• **Quoted passage**:
------
"Following the Liberals' landslide loss, Australians have watched as the new government has failed to grasp the scale of the housing and climate crisis, continuing the denial that characterised the Liberals' decade in power. Ahead of the May Budget, Greens Leader Adam Bandt reflects on how the self-imposed irrelevance of the Liberals and the timid policy responses of the Labor government make the role of the Greens more important than ever. With a look back at the successful Safeguard negotiations, and casting forward to the upcoming fight over support for renters, Bandt will outline how the Greens will continue to exercise their power position in the Parliament and grow as Australia’s real social democratic alternative."*
Adam Bandt is the Federal Member for Melbourne and Leader of the Australian Greens. Adam is the Greens spokesperson for the Climate Emergency and Energy, Employment & Industrial Relations, Public Sector and Foreign Affairs.
Adam was elected to the Federal Parliament in 2010, making history as the first Green elected to the House of Representatives at a general election.
Adam has served as Deputy Leader under Christine Milne and Richard Di Natale. For a number of years Adam has been the Greens spokesperson on the climate crisis, energy, employment & industrial relations and science, research and innovation. He has previously been the Greens Treasury spokesperson.
In his maiden speech to Parliament, Adam warned of the coming climate emergency. Adam was a key participant in the Gillard minority government’s Multi-Party Climate Change Committee which developed the climate price and established the successful Clean Energy Finance Corporation and the Australian Renewable Energy Agency. It was only because of Adam’s election and the signed agreement with Julia Gillard that the carbon price was introduced, the only time carbon pollution has decreased in Australia.
Before entering Parliament, Adam worked for many years as a public interest and industrial lawyer protecting workers from privatisation and big business. Adam represented some of Australia’s lowest paid workers, working with the current President of the ACTU Michelle O'Neill on legal action against corporate giant Nike to make them responsible for the wages and conditions of workers in their supply chain. Adam also worked to protect the rights of coal workers in the Latrobe Valley after their power stations were privatised. One of Adam’s first acts in Parliament was to introduce a private members bill extending protection for firefighters who contract cancer through their work, which passed into law with unanimous support, becoming one of only 7 private members bills to become law in the past two decades.
------
• **Excerpted records**:
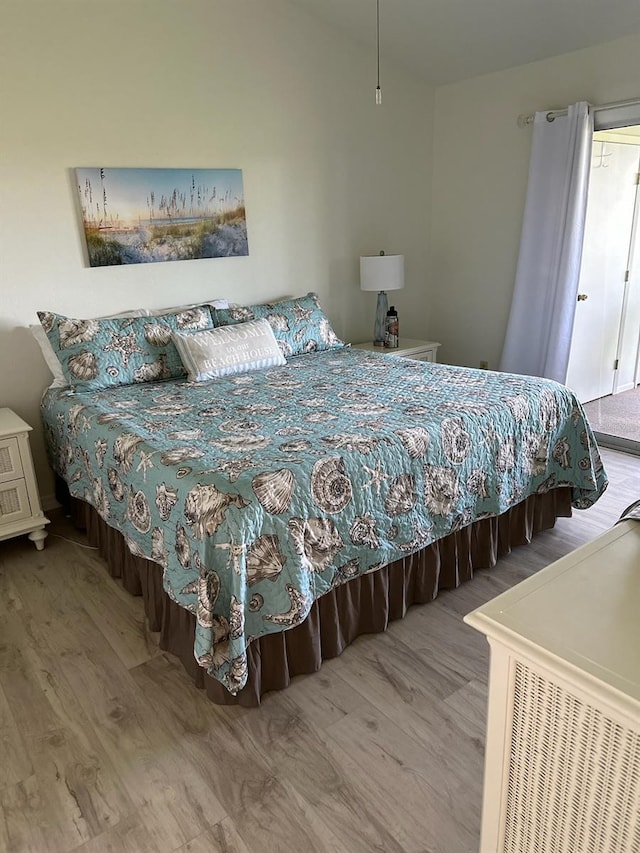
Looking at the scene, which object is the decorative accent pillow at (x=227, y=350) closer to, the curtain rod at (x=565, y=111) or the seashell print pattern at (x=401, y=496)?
the seashell print pattern at (x=401, y=496)

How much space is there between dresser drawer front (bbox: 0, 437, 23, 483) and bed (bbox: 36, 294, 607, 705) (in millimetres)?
197

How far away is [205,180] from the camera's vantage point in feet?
11.5

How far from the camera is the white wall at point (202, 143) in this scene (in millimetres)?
2965

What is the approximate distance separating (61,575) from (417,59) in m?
3.80

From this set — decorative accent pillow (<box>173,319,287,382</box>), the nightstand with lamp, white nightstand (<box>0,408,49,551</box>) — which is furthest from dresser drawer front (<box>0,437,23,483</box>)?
the nightstand with lamp

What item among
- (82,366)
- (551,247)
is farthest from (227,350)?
(551,247)

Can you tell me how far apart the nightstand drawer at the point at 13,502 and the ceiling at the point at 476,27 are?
3.13 meters

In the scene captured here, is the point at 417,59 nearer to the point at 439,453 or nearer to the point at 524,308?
the point at 524,308

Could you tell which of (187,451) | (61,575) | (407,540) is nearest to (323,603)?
(407,540)

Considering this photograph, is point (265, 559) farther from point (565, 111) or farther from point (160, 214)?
point (565, 111)

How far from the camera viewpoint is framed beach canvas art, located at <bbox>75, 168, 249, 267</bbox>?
3191mm

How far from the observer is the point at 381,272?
13.3 ft

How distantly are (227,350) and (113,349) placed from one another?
553 millimetres

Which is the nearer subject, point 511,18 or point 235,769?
point 235,769
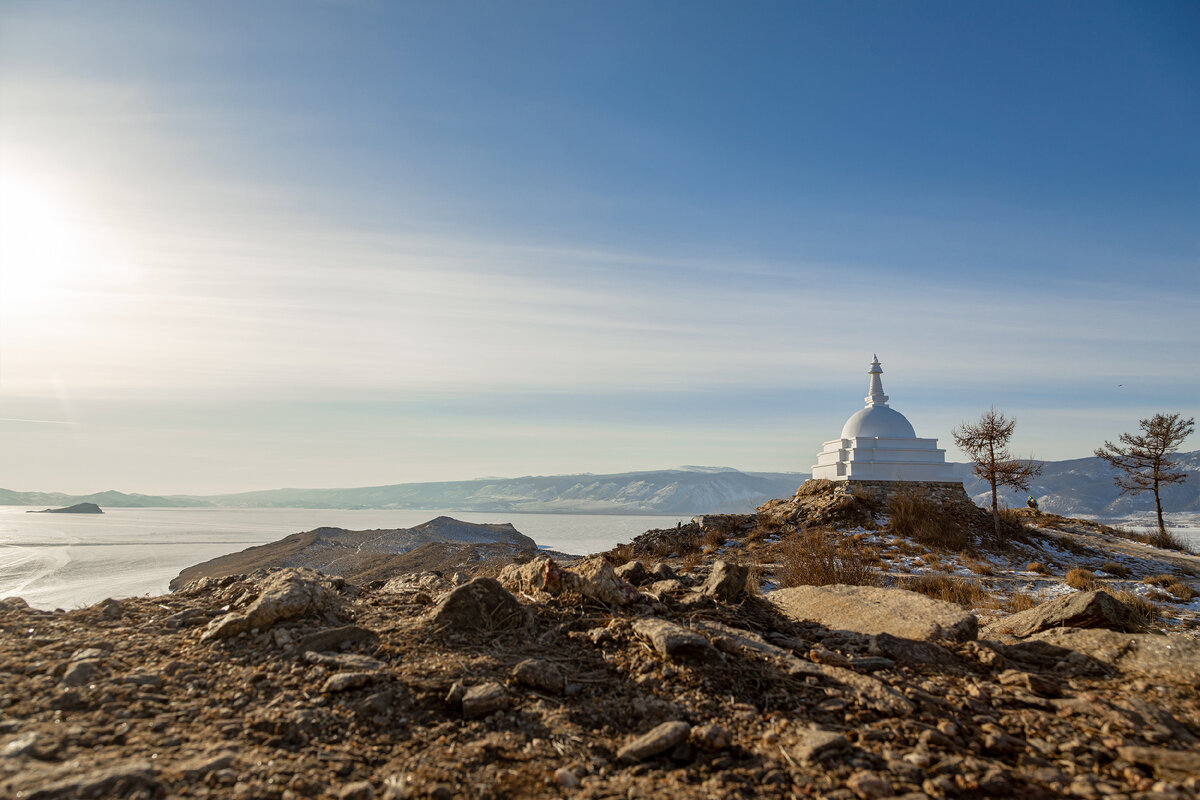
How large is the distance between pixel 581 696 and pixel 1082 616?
424 centimetres

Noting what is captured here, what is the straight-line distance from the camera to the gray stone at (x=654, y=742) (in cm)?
313

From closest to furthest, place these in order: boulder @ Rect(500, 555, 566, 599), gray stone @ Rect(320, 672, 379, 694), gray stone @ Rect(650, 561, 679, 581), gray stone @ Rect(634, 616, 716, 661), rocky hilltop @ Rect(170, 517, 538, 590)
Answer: gray stone @ Rect(320, 672, 379, 694) < gray stone @ Rect(634, 616, 716, 661) < boulder @ Rect(500, 555, 566, 599) < gray stone @ Rect(650, 561, 679, 581) < rocky hilltop @ Rect(170, 517, 538, 590)

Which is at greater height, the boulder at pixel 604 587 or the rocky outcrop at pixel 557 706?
the boulder at pixel 604 587

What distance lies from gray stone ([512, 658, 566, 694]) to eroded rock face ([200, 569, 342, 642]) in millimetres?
1712

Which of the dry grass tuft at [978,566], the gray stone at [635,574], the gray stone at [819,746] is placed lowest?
the dry grass tuft at [978,566]

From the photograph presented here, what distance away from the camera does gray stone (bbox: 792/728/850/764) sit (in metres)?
3.12

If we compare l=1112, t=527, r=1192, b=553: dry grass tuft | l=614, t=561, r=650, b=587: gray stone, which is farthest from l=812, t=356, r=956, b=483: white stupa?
l=614, t=561, r=650, b=587: gray stone

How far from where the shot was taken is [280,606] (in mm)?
4398

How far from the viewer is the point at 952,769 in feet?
9.92

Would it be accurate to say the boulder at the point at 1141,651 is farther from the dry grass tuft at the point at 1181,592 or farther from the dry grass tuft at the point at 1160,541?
the dry grass tuft at the point at 1160,541

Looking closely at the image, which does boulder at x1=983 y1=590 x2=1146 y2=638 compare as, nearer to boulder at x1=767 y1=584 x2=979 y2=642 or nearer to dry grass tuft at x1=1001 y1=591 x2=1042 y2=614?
boulder at x1=767 y1=584 x2=979 y2=642

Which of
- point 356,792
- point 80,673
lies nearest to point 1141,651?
------
• **Aim of the exercise**:
Answer these questions using the Adam Bandt profile above.
(a) In what year was Adam Bandt elected to the Federal Parliament?
(b) Under which two leaders did he serve as Deputy Leader?
(c) Which corporation was the target of the legal action he worked on with Michelle O'Neill?

• **Solution to this problem**:
(a) 2010
(b) Christine Milne and Richard Di Natale
(c) Nike